[Information given Boundary: Start]

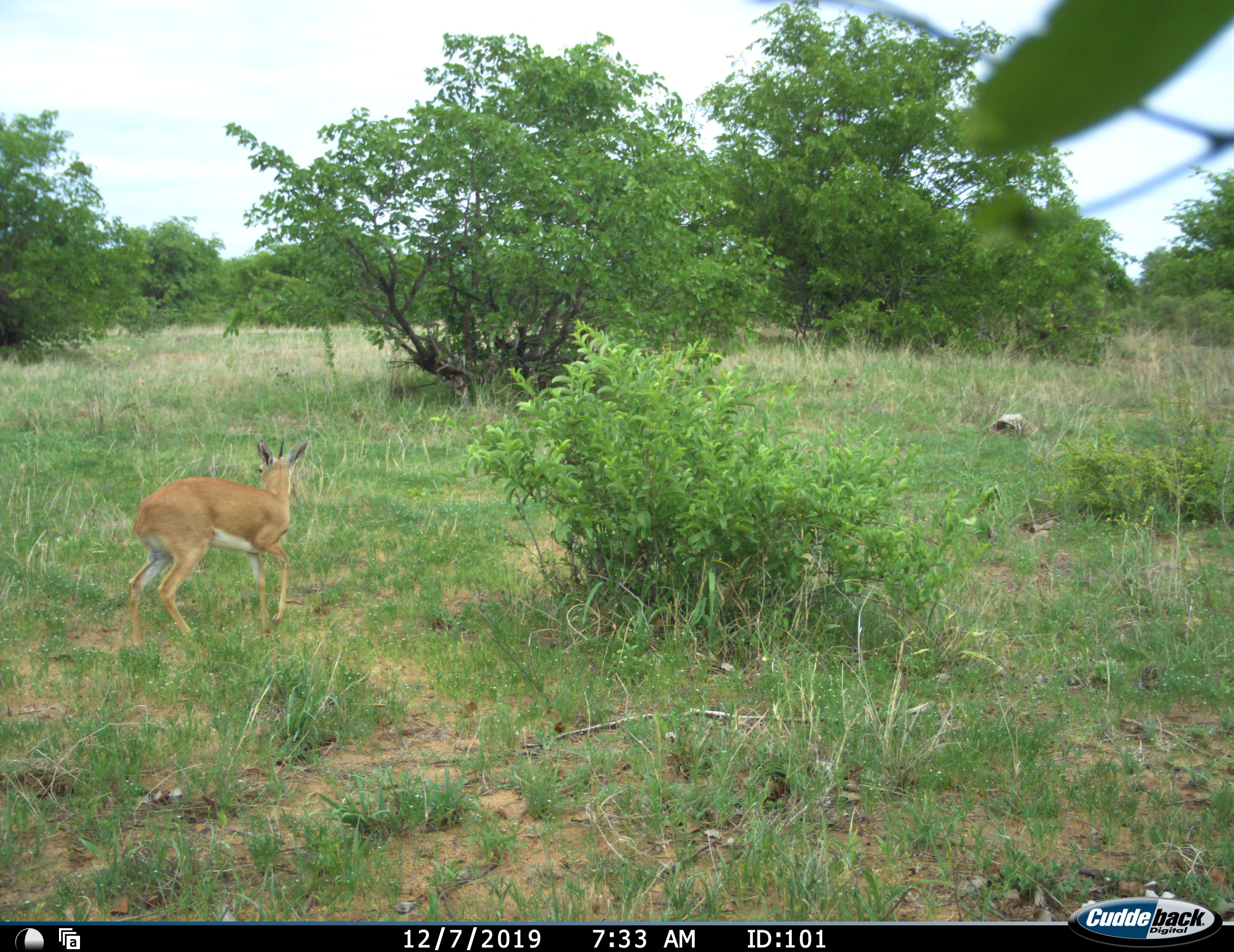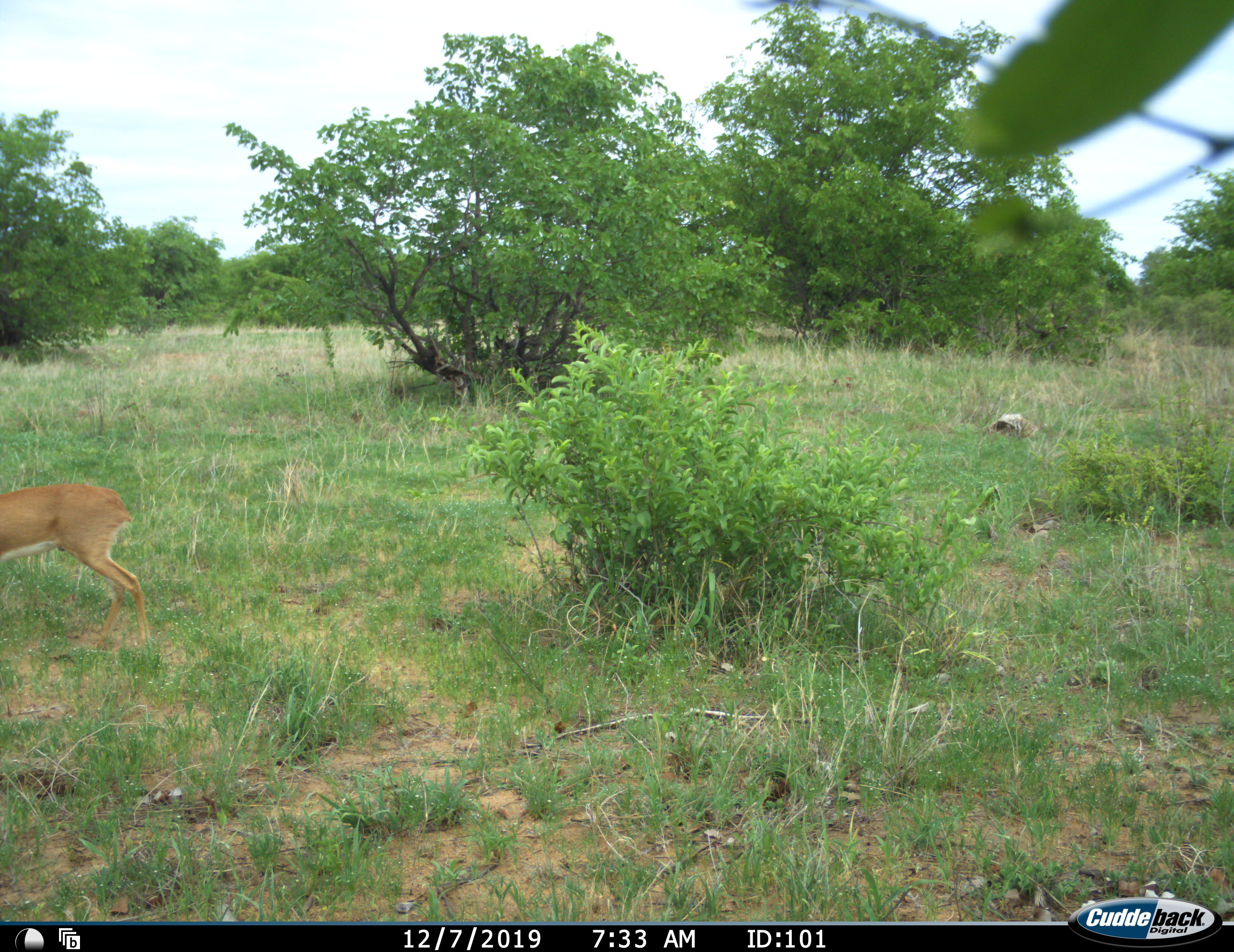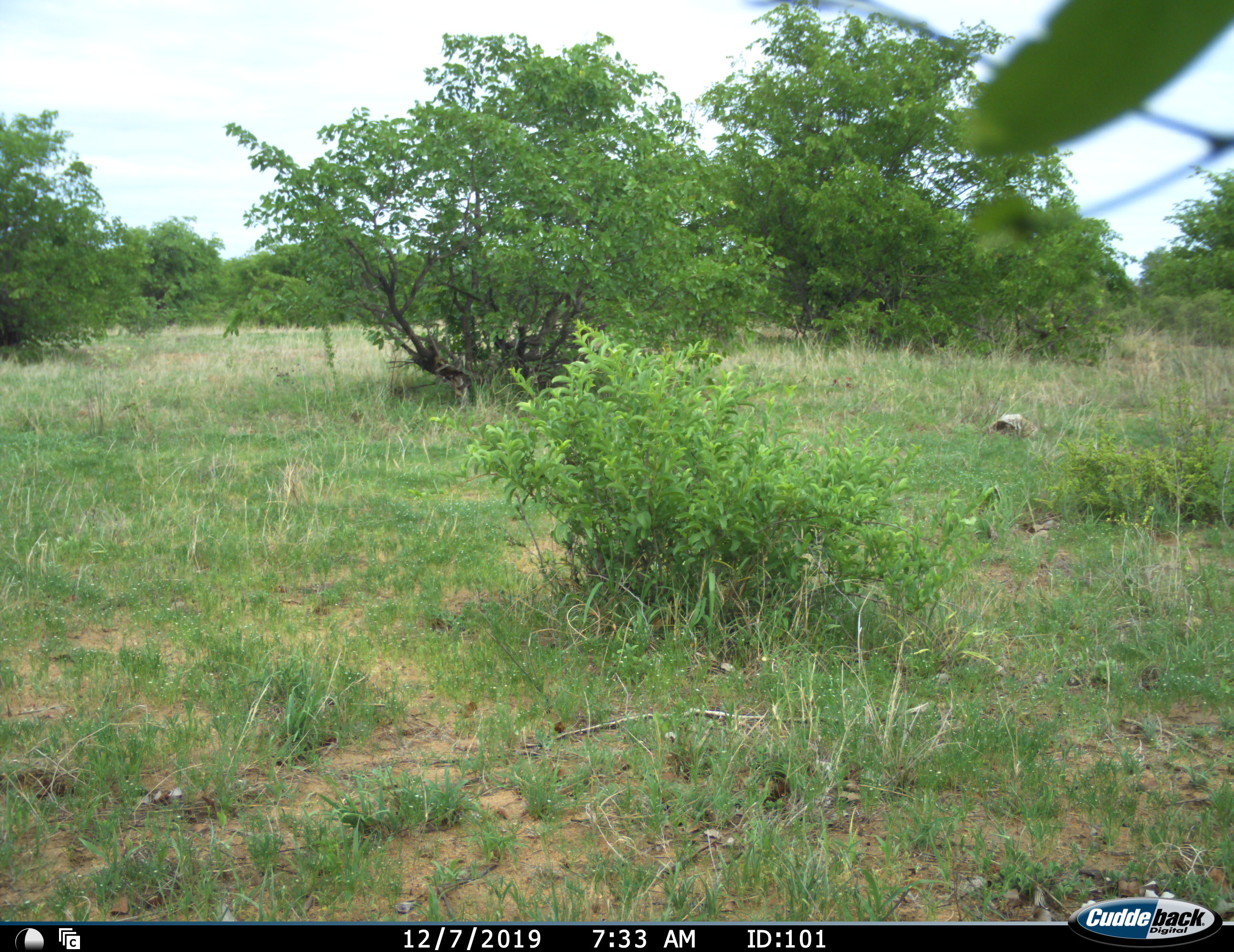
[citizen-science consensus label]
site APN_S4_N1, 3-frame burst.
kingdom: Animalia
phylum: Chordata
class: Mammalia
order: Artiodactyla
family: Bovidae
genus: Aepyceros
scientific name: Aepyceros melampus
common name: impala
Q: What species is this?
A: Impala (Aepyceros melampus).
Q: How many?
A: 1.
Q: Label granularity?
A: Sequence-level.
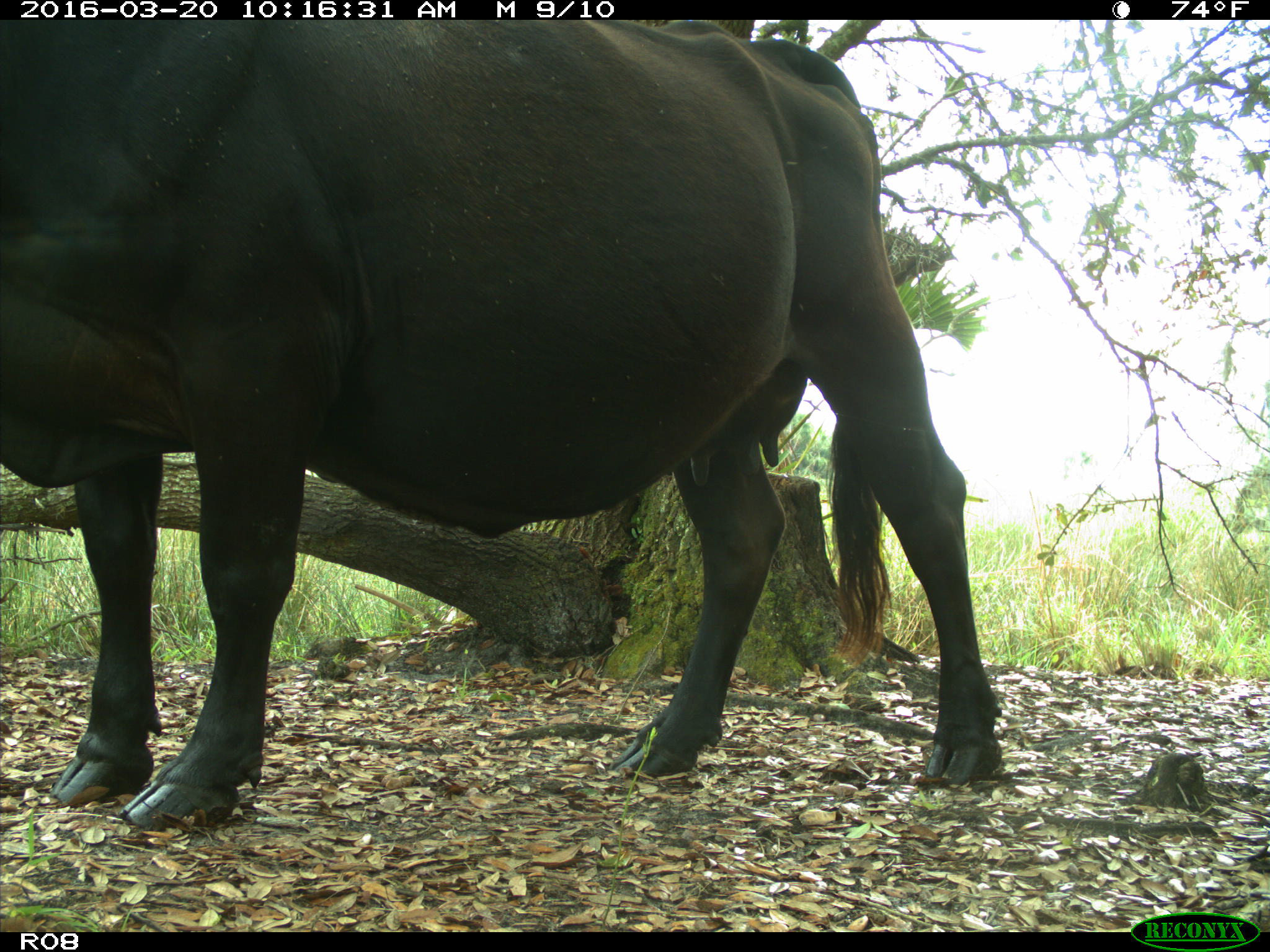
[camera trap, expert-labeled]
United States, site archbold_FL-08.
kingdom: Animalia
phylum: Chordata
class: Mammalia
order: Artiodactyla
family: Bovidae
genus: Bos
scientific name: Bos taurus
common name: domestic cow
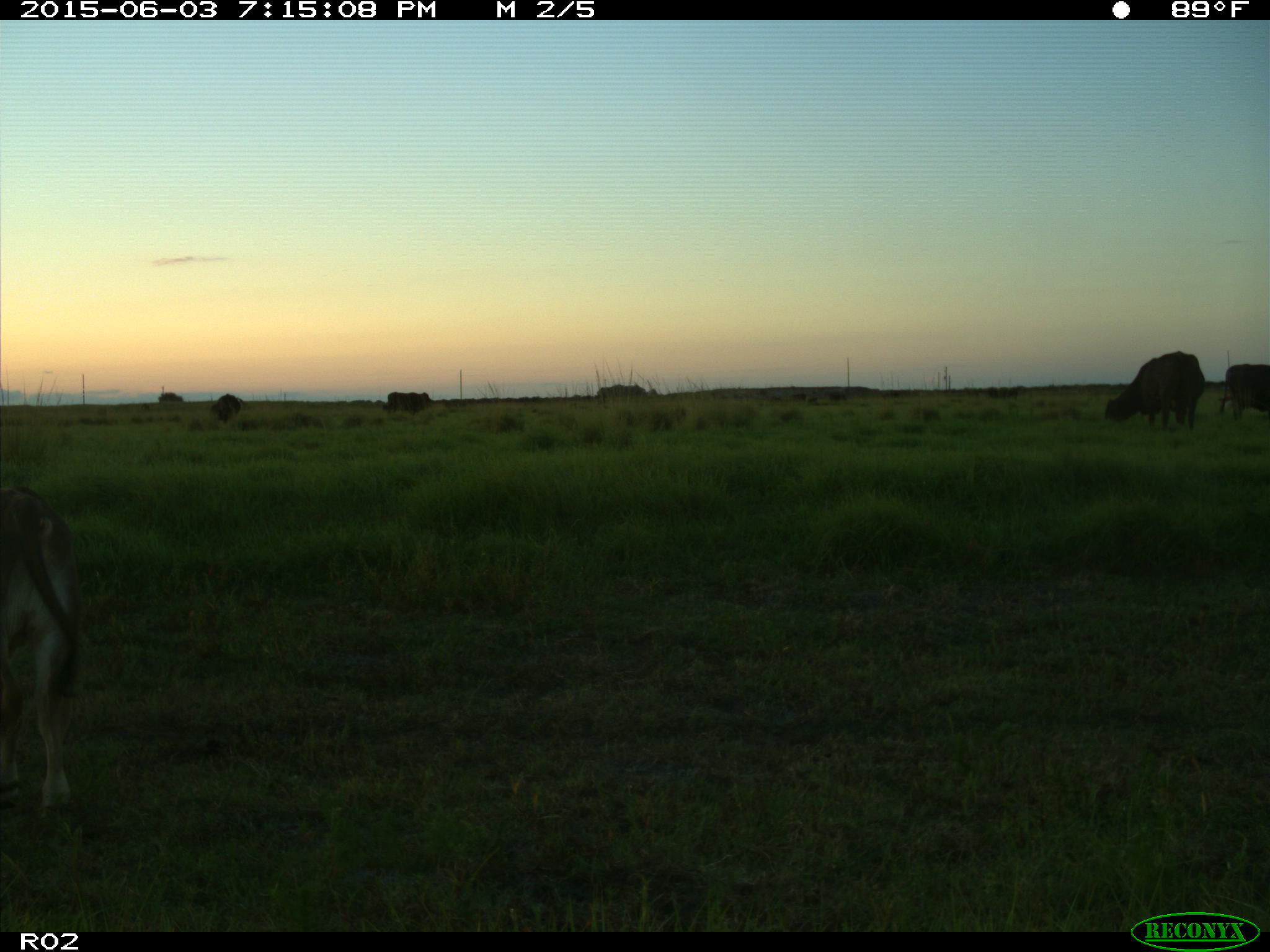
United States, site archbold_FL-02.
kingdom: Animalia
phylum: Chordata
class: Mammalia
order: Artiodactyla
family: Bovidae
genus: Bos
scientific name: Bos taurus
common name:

[Information given Boundary: End]

## Required action
Give the lines of the entries above exactly as they appear, leaving out each picture.

## Task result
[citizen-science consensus label]
site APN_S4_N1, 3-frame burst.
kingdom: Animalia
phylum: Chordata
class: Mammalia
order: Artiodactyla
family: Bovidae
genus: Aepyceros
scientific name: Aepyceros melampus
common name: impala
Q: What species is this?
A: Impala (Aepyceros melampus).
Q: How many?
A: 1.
Q: Label granularity?
A: Sequence-level.
[camera trap, expert-labeled]
United States, site archbold_FL-08.
kingdom: Animalia
phylum: Chordata
class: Mammalia
order: Artiodactyla
family: Bovidae
genus: Bos
scientific name: Bos taurus
common name: domestic cow
United States, site archbold_FL-02.
kingdom: Animalia
phylum: Chordata
class: Mammalia
order: Artiodactyla
family: Bovidae
genus: Bos
scientific name: Bos taurus
common name:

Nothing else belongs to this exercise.